Étrange découverte que celle faite au Conservatoire Royal, en plein centre de Bruxelles, ce lundi. En fin d'après-midi, des étudiants remarquent une très forte odeur d'essence. «Je n'ai pas senti tout de suite», raconte une élève, «mais ceux qui jouent d'instruments à vent l'ont vite remarqué.» Les responsables de l'établissement découvrent alors, notamment dans les combles juste au-dessus de la salle de spectacle, plusieurs bouteilles d'essence et deux bidons de contenu inflammable. De quoi faire des cocktails Molotov.

Les pompiers et la police arrivent rapidement sur les lieux, un peu avant 17h, et procèdent à une évacuation des lieux. Un périmètre de sécurité a été établi. Personne n'a été blessé ni intoxiqué. «Nous avons fait une intervention de vérification dans les bâtiments», confirme le porte-parole des pompiers, Pierre Meys. Les locaux ont longuement été fouillés au cours de la soirée. Le laboratoire de police scientifique est venu sur place.

Le lendemain, mardi, le Conservatoire a rouvert. Une enquête est en cours, aucun suspect n'a été identifié.

Au Conservatoire, les rumeurs vont bon train. Si certains élèves n'étaient pas encore au courant ce mardi de l'incident de la veille, d'autres disaient déjà avoir vu les policiers interroger certains élèves et professeurs. «Il y en a qui disent qu'ils ont vu quelqu'un qui n'avait rien à faire là entrer avec un sac à dos une fois… Mais rien n'est sûr, ce sont seulement des paroles», relève une élève. Un enseignant, absent au moment des faits, est persuadé qu'il s'agit de quelqu'un de l'extérieur. «On m'a aussi dit que les cocktails étaient du côté de la synagogue.»

En effet, le Conservatoire royal, rue de la Régence, jouxte la Grande synagogue de Bruxelles. Un fait qui n'a rien pour apaiser le climat actuel, prompt à la psychose. D'autant plus que le 12 janvier dernier, un incendie volontaire s'était déclaré à l'intérieur du Conservatoire. Le 20 janvier, c'était une alerte à la bombe qui avait visé plusieurs bâtiments de la rue. Un coup dur de plus, pour cet établissement dont les fondations sont dans un état critique et attendent désespérément une rénovation en profondeur.

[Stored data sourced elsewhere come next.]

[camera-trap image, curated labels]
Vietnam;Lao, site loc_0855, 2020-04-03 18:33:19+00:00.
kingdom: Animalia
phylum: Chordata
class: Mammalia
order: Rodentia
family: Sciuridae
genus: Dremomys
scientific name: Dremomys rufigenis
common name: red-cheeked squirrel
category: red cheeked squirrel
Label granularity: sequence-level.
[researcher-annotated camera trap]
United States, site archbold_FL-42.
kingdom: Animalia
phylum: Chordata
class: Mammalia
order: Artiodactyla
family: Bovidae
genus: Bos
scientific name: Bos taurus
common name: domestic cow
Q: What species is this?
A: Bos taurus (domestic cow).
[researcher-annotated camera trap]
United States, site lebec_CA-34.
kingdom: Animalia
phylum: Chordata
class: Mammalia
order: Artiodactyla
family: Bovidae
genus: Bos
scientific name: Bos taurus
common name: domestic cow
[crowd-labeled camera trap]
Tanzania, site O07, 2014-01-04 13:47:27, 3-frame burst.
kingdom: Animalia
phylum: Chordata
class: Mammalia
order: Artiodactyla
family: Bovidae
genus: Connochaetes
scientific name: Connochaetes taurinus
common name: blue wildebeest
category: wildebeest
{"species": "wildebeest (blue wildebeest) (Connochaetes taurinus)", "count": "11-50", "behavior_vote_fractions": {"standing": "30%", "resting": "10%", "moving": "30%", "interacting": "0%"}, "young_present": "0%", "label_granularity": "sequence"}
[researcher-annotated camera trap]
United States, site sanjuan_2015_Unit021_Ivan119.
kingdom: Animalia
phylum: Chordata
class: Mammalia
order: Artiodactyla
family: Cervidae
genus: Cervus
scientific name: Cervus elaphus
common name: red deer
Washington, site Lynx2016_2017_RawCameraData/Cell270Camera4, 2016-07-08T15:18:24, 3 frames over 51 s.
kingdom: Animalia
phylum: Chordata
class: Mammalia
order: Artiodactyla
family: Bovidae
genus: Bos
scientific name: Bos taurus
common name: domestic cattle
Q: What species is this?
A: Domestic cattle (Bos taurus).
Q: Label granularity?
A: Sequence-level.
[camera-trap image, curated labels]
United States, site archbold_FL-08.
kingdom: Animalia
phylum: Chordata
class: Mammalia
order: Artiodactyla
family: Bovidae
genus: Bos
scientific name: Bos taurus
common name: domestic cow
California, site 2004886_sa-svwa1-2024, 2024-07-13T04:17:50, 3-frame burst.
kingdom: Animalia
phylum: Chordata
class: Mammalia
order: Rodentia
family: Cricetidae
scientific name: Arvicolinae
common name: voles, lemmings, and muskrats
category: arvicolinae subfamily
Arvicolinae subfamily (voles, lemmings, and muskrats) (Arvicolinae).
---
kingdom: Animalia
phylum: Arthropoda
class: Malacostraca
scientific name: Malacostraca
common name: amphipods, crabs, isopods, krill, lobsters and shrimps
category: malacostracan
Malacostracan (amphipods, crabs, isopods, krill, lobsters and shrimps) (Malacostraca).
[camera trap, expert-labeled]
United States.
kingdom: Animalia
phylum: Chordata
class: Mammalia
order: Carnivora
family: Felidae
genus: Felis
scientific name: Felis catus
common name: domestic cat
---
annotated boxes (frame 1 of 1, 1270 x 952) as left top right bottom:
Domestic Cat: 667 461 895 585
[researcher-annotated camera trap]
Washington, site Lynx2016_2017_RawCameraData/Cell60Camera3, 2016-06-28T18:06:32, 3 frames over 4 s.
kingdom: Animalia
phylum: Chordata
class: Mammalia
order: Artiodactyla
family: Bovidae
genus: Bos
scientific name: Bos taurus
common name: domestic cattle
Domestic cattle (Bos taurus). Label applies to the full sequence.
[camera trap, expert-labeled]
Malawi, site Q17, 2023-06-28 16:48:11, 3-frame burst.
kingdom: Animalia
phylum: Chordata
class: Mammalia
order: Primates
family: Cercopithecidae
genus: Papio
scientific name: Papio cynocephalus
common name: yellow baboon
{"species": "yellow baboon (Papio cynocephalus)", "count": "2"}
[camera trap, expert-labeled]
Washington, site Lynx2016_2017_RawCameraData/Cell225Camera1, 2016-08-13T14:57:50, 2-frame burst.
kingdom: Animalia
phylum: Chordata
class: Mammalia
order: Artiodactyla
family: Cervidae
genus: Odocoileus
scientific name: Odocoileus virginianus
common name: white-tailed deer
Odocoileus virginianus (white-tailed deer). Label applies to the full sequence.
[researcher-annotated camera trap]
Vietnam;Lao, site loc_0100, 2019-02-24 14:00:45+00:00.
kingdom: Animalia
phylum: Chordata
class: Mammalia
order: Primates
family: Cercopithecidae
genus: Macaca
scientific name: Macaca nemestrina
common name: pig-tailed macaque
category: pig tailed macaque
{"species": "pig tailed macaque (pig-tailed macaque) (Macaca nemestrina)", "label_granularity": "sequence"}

La Ligue contre l'antisémitisme inquiète

Si l'enquête débute à peine, la promiscuité du Conservatoire royal avec la Grande synagogue de Bruxelles peut poser question. Joël Rubinfeld, de la Ligue belge contre l'antisémitisme (LBCA), assure qu'il va suivre l'affaire avec attention. «Bien sûr que c'est inquiétant», affirme-t-il. «S'il y a des cocktails Molotov, c'est qu'il y a une volonté criminelle. Maintenant, il faut savoir quelle était la cible.»

L'homme fait remarquer que par le passé, des cocktails Molotov avaient déjà été lancés sur des synagogues. «C'est un élément supplémentaire dans le climat préoccupant d'aujourd'hui. Mais tout est possible. Il faut laisser le temps à l'enquête. Peut-être que tout simplement, des gens voulaient bouter le feu au Conservatoire. Il est trop tôt pour savoir.»

Néanmoins, Joël Rubinfeld pense que les enquêteurs «envisageront toutes les pistes, dont la piste antisémite. La synagogue est quand même juste à côté.»